In response to your first question, I think the status of the Austrian School
in the academic economic community is quite a bit lower than "out of vogue";
the approach that the Austrian School takes toward the study of economics
differs substantially from the mainstream economic community. Modern economics
tries very hard to be a "real science"--it creates models, makes predictions,
collects data, and sees if the data match the predictions made by the model.
And the mainstream academic community has done pretty well with most of this
process. The only part they seem to have a lot of trouble with is matching the
data to the predictions. Unfortunately, macroeconomic data is influenced by so
many factors that it is devilishly difficult to isolate the effect of a single
variable. An economist who argues that a variable _x_ has a particular effect
will be met with arguments by ten other economists that, no, in fact, the data
indicate that it was variables _y_ , _z_ , and omega. Essentially, the
mainstream economic community has developed economics into a process of
inductive reasoning--collect data and use the data to reason out what's going
on.

The Austrians reject this methodology. Because macroeconomic data is
influenced by so many different variables (millions of people acting in
millions of different ways for millions of different reasons), they claim that
it is simply impossible to draw any meaningful conclusions from macroeconomic
data--in essence, you see in it whatever you want to see. Instead of inductive
reasoning, Austrians turn to deductive reasoning. Thus, Austrians see
economics as a subject closer to mathematics than to science. (Though, as I
mentioned in my first comment, the Austrians reject mathematical argument as
being inadequate to model the complexities of human action; Austrian reasoning
is primarily verbal, which draws criticism from the mainstream academic
community of being too imprecise to be useful.)

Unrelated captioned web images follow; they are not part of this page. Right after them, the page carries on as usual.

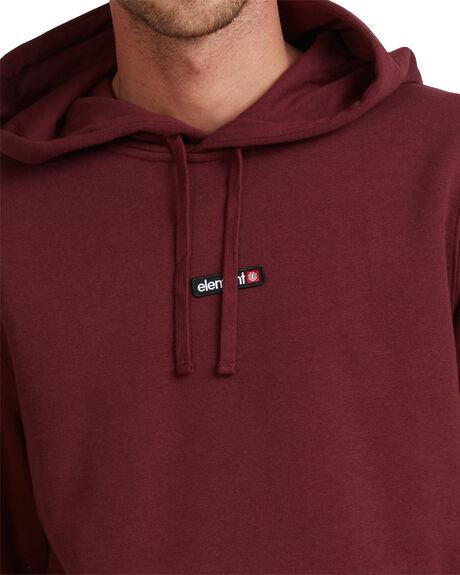 VINTAGE RED MENS CLOTHING ELEMENT JUMPERS - EL-107310-V06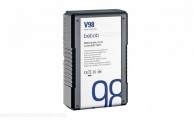 BEBOB - V 98 - V-Mount Li-Ion Battery 14.4V / 98Wh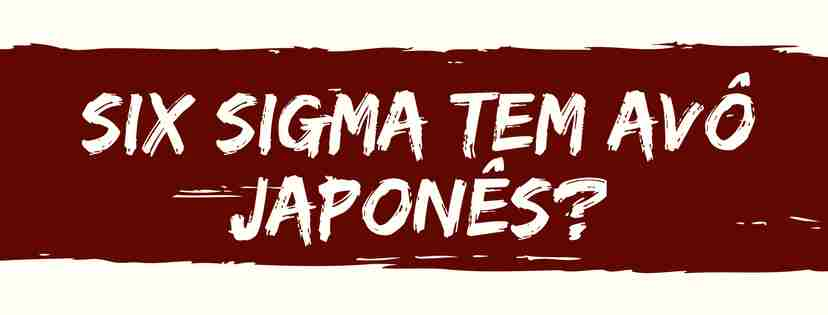 Six Sigma, Motorola e o Japão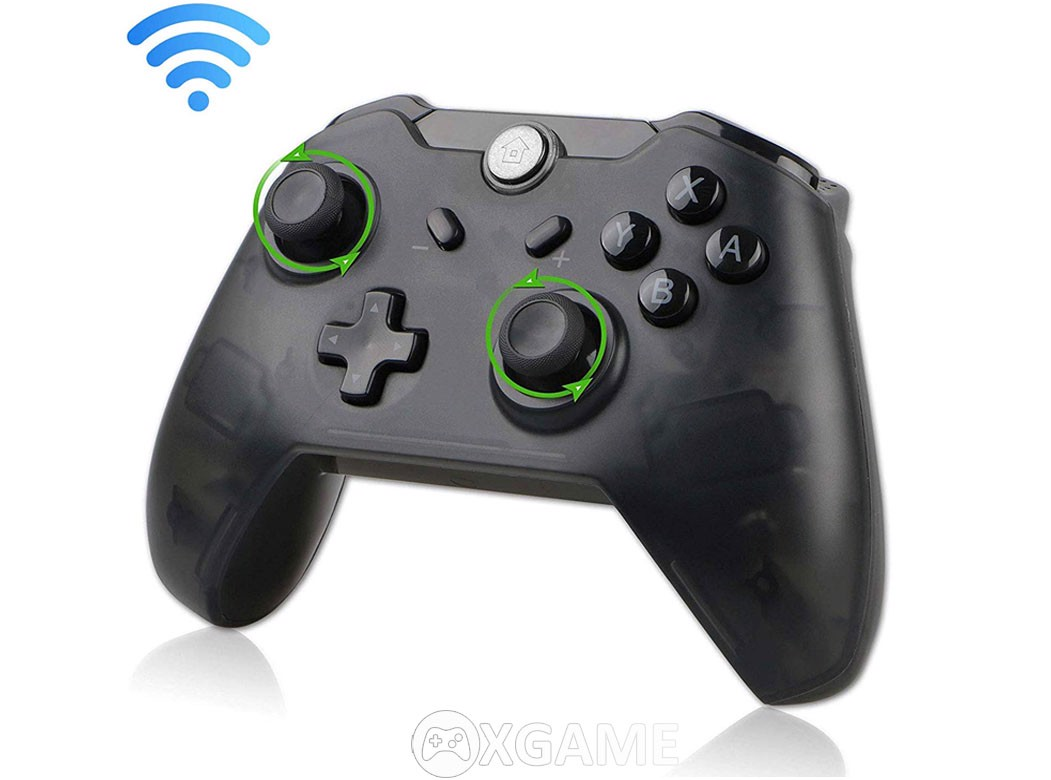 Tay Chơi Wireless Pro Controller Gamepad-Switch-PC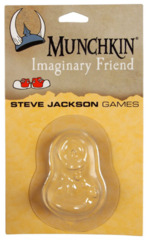 Imaginary Friends (Munchkin)
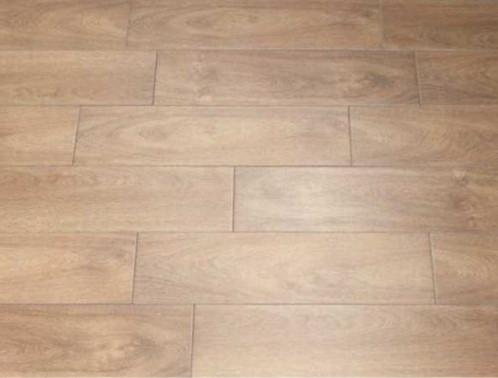 Gres porcellanato effetto legno edilceramiche misano - Schemi di posa piastrelle rettangolari ...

The issue is deeper than the current fashionable theory of economics. In the
1920s and 1930s the Austrian School held a respectable position with
mainstream economists. At the time economics was as much deductive as
inductive, so the two schools of thought were on equal footing. But as the
Keynesians developed their mathematical models, economics became heavily
inductive and began to see the Austrian methodology as unscientific. Ever
since, various other schools of thought have enjoyed popularity, but the
fundamental methodology hasn't changed. Of course, the recent failures of the
mainstream economic community to predict this crisis and the success of Peter
Schiff in predicting it has brought renewed interest to the Austrian School.
I'm not sure, however, that even this will be sufficient to change the
fundamental approach taken by the mainstream economic community. As you wrote
in your post, "old habits die hard."

In response to your second question, I think that behavioral economics will be
useful for the study of human psychology and, to a lesser extent,
microeconomics, but I'm not convinced that it will be terribly useful for
modeling macroeconomic behavior. Behavorial economics studies what small
groups of humans do in very specific laboratory conditions. How well the
conclusions from these experiments extend to the real world where millions of
humans are doing in a wide variety of conditions is impossible to say--it's
just not something that can really be tested.

Chaos theory, similarly, I believe will be quite useful in limited contexts.
Chaos theory is very good at telling us what, in general, a system will do
over a long time period. But it does not provide much information as to what
the system will do at any particular time. More importantly, chaos theory does
not shed much light on the question of _why_ the system behaves as it does. In
any science, predicting outcomes is important, but it is always secondary to
understanding the system. We study science to understand the world; we make
predictions to verify that our understanding of the world is correct. At the
root of things, understanding why the world works as it does is the important
part and chaos theory cannot provide you _a priori_ with that explanation.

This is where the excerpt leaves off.